Format every line of the data below as a numbered list, omitting the blank lines.

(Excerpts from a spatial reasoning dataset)
★ ★ ★ ★ ★ ★ ★
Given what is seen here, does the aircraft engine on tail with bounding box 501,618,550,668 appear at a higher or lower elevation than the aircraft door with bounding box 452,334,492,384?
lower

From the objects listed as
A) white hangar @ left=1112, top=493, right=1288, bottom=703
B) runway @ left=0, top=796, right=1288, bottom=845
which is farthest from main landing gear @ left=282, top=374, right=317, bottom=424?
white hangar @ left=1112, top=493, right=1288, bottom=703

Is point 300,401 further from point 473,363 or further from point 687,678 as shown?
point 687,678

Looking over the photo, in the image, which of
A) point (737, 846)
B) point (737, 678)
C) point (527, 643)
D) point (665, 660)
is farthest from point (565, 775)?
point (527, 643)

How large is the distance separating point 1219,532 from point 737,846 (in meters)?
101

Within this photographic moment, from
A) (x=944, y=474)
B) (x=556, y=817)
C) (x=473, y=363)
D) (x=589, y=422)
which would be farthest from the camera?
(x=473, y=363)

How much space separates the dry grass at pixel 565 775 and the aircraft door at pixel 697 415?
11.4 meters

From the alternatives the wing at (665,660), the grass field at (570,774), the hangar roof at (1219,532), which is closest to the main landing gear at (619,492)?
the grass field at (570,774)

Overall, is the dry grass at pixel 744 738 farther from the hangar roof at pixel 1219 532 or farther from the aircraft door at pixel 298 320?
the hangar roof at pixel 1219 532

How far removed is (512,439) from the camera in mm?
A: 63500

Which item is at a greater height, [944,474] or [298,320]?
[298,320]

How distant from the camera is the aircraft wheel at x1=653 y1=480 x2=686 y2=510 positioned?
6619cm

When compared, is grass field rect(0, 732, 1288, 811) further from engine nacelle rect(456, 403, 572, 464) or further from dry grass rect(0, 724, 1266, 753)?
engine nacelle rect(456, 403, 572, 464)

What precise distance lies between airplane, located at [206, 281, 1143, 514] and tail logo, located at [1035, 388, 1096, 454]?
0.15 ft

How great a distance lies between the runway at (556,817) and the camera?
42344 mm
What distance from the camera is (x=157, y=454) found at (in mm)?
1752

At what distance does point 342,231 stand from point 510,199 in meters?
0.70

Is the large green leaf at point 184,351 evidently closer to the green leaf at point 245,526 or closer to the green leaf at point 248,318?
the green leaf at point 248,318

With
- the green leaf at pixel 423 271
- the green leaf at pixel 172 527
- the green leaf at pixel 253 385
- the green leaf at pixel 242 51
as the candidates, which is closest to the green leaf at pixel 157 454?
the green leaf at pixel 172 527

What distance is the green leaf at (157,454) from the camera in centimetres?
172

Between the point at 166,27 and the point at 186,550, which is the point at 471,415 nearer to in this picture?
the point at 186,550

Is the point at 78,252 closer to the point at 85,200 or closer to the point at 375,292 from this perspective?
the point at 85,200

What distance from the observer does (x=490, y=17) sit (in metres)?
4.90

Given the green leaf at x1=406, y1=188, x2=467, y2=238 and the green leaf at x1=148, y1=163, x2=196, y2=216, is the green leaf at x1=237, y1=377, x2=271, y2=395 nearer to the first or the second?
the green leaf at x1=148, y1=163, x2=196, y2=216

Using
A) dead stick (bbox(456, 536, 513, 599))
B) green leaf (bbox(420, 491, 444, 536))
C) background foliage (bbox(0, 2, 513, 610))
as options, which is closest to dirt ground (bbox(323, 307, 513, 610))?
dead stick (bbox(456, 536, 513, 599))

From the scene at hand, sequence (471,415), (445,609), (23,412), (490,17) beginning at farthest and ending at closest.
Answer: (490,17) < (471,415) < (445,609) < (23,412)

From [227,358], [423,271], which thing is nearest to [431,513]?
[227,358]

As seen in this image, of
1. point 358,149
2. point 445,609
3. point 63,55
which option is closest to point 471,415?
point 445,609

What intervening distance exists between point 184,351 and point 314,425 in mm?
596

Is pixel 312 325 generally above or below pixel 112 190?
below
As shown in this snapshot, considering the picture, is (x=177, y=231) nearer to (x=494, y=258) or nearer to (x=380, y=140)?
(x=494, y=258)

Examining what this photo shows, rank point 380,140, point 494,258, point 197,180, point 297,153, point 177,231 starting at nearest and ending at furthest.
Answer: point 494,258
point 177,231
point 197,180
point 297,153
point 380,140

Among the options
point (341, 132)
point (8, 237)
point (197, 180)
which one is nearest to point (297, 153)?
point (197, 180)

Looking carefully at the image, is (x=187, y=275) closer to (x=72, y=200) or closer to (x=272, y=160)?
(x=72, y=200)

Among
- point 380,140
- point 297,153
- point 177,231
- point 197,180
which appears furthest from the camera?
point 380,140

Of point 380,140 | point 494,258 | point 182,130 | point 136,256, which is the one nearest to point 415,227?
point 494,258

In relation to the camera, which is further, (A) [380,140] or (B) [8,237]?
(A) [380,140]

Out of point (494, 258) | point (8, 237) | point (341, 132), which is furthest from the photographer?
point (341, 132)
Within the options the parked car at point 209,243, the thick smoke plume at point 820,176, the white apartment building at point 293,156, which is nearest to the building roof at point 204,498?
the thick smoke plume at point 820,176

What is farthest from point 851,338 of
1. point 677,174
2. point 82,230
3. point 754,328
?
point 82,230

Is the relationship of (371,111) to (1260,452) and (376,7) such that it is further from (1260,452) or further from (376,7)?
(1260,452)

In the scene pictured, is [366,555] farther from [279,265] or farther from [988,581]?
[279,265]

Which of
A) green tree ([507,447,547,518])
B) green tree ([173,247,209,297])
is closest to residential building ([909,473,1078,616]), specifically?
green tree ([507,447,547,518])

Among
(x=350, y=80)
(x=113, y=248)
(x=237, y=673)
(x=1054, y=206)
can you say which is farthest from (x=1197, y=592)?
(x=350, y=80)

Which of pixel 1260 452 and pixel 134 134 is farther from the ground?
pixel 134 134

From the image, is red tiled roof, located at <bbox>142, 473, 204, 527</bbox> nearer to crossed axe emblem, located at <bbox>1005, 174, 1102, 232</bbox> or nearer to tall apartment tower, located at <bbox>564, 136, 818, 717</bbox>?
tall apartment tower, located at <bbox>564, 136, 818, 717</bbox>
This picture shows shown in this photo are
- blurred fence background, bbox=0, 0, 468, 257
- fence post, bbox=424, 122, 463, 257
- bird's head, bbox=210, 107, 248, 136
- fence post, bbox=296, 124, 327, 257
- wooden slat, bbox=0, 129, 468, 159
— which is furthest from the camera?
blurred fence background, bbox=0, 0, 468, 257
★ ★ ★ ★ ★ ★ ★
> Reply to the exercise
1. Given what is seen here, does the aircraft engine on tail with bounding box 501,618,550,668 appear at a higher or lower elevation than the aircraft door with bounding box 452,334,492,384?
2. lower
3. From the objects listed as
4. A) white hangar @ left=1112, top=493, right=1288, bottom=703
5. B) runway @ left=0, top=796, right=1288, bottom=845
6. which is farthest from main landing gear @ left=282, top=374, right=317, bottom=424?
7. white hangar @ left=1112, top=493, right=1288, bottom=703
8. Is point 300,401 further from point 473,363 or further from point 687,678 as shown?
9. point 687,678
10. Looking over the photo, in the image, which of
11. A) point (737, 846)
12. B) point (737, 678)
13. C) point (527, 643)
14. D) point (665, 660)
15. is farthest from point (565, 775)?
16. point (527, 643)
17. How large is the distance separating point 1219,532 from point 737,846 (in meters)?
18. 101
19. Within this photographic moment, from
20. A) (x=944, y=474)
21. B) (x=556, y=817)
22. C) (x=473, y=363)
23. D) (x=589, y=422)
24. which would be farthest from the camera?
25. (x=473, y=363)
26. How much space separates the dry grass at pixel 565 775 and the aircraft door at pixel 697 415?
27. 11.4 meters
28. From the alternatives the wing at (665,660), the grass field at (570,774), the hangar roof at (1219,532), which is closest to the main landing gear at (619,492)?
29. the grass field at (570,774)
30. Overall, is the dry grass at pixel 744 738 farther from the hangar roof at pixel 1219 532 or farther from the aircraft door at pixel 298 320?
31. the hangar roof at pixel 1219 532
32. How far removed is (512,439) from the camera in mm?
33. A: 63500
34. Which item is at a greater height, [944,474] or [298,320]?
35. [298,320]
36. How distant from the camera is the aircraft wheel at x1=653 y1=480 x2=686 y2=510 positioned?
37. 6619cm
38. When compared, is grass field rect(0, 732, 1288, 811) further from engine nacelle rect(456, 403, 572, 464) or further from dry grass rect(0, 724, 1266, 753)?
39. engine nacelle rect(456, 403, 572, 464)
40. What precise distance lies between airplane, located at [206, 281, 1143, 514] and tail logo, located at [1035, 388, 1096, 454]?
41. 0.15 ft
42. How great a distance lies between the runway at (556,817) and the camera?
43. 42344 mm
44. What distance from the camera is (x=157, y=454) found at (in mm)?
45. 1752
46. At what distance does point 342,231 stand from point 510,199 in meters?
47. 0.70
48. Is the large green leaf at point 184,351 evidently closer to the green leaf at point 245,526 or closer to the green leaf at point 248,318?
49. the green leaf at point 248,318
50. With
51. - the green leaf at pixel 423 271
52. - the green leaf at pixel 172 527
53. - the green leaf at pixel 253 385
54. - the green leaf at pixel 242 51
55. as the candidates, which is closest to the green leaf at pixel 157 454?
56. the green leaf at pixel 172 527
57. What distance is the green leaf at (157,454) from the camera in centimetres?
58. 172
59. Between the point at 166,27 and the point at 186,550, which is the point at 471,415 nearer to in this picture?
60. the point at 186,550
61. Is the point at 78,252 closer to the point at 85,200 or closer to the point at 375,292 from this perspective?
62. the point at 85,200
63. What distance from the observer does (x=490, y=17) sit (in metres)?
64. 4.90
65. Given the green leaf at x1=406, y1=188, x2=467, y2=238 and the green leaf at x1=148, y1=163, x2=196, y2=216, is the green leaf at x1=237, y1=377, x2=271, y2=395 nearer to the first or the second?
66. the green leaf at x1=148, y1=163, x2=196, y2=216
67. Using
68. A) dead stick (bbox(456, 536, 513, 599))
69. B) green leaf (bbox(420, 491, 444, 536))
70. C) background foliage (bbox(0, 2, 513, 610))
71. as options, which is closest to dirt ground (bbox(323, 307, 513, 610))?
72. dead stick (bbox(456, 536, 513, 599))
73. From the scene at hand, sequence (471,415), (445,609), (23,412), (490,17) beginning at farthest and ending at closest.
74. Answer: (490,17) < (471,415) < (445,609) < (23,412)
75. From [227,358], [423,271], which thing is nearest to [431,513]?
76. [227,358]
77. As seen in this image, of
78. 1. point 358,149
79. 2. point 445,609
80. 3. point 63,55
81. which option is closest to point 471,415?
82. point 445,609
83. What intervening distance exists between point 184,351 and point 314,425 in mm?
84. 596
85. Is pixel 312 325 generally above or below pixel 112 190?
86. below
87. As shown in this snapshot, considering the picture, is (x=177, y=231) nearer to (x=494, y=258) or nearer to (x=380, y=140)?
88. (x=494, y=258)
89. Examining what this photo shows, rank point 380,140, point 494,258, point 197,180, point 297,153, point 177,231 starting at nearest and ending at furthest.
90. Answer: point 494,258
91. point 177,231
92. point 197,180
93. point 297,153
94. point 380,140
95. Among the options
96. point (341, 132)
97. point (8, 237)
98. point (197, 180)
99. which one is nearest to point (297, 153)?
100. point (197, 180)
101. Looking carefully at the image, is (x=187, y=275) closer to (x=72, y=200) or closer to (x=272, y=160)?
102. (x=72, y=200)
103. Among
104. - point 380,140
105. - point 297,153
106. - point 177,231
107. - point 197,180
108. which appears furthest from the camera?
109. point 380,140
110. Of point 380,140 | point 494,258 | point 182,130 | point 136,256, which is the one nearest to point 415,227?
111. point 494,258
112. In relation to the camera, which is further, (A) [380,140] or (B) [8,237]?
113. (A) [380,140]
114. Out of point (494, 258) | point (8, 237) | point (341, 132), which is furthest from the photographer?
115. point (341, 132)
116. Within the options the parked car at point 209,243, the thick smoke plume at point 820,176, the white apartment building at point 293,156, which is nearest to the building roof at point 204,498?
117. the thick smoke plume at point 820,176
118. What is farthest from point 851,338 of
119. 1. point 677,174
120. 2. point 82,230
121. 3. point 754,328
122. ?
123. point 82,230
124. Is the relationship of (371,111) to (1260,452) and (376,7) such that it is further from (1260,452) or further from (376,7)?
125. (1260,452)
126. In the scene pictured, is [366,555] farther from [279,265] or farther from [988,581]?
127. [279,265]
128. Which of
129. A) green tree ([507,447,547,518])
130. B) green tree ([173,247,209,297])
131. is closest to residential building ([909,473,1078,616]), specifically?
132. green tree ([507,447,547,518])
133. Among
134. (x=350, y=80)
135. (x=113, y=248)
136. (x=237, y=673)
137. (x=1054, y=206)
138. can you say which is farthest from (x=1197, y=592)?
139. (x=350, y=80)
140. Which of pixel 1260 452 and pixel 134 134 is farther from the ground?
141. pixel 134 134
142. From the image, is red tiled roof, located at <bbox>142, 473, 204, 527</bbox> nearer to crossed axe emblem, located at <bbox>1005, 174, 1102, 232</bbox> or nearer to tall apartment tower, located at <bbox>564, 136, 818, 717</bbox>?
143. tall apartment tower, located at <bbox>564, 136, 818, 717</bbox>
144. This picture shows shown in this photo are
145. - blurred fence background, bbox=0, 0, 468, 257
146. - fence post, bbox=424, 122, 463, 257
147. - bird's head, bbox=210, 107, 248, 136
148. - fence post, bbox=296, 124, 327, 257
149. - wooden slat, bbox=0, 129, 468, 159
150. — which is furthest from the camera?
151. blurred fence background, bbox=0, 0, 468, 257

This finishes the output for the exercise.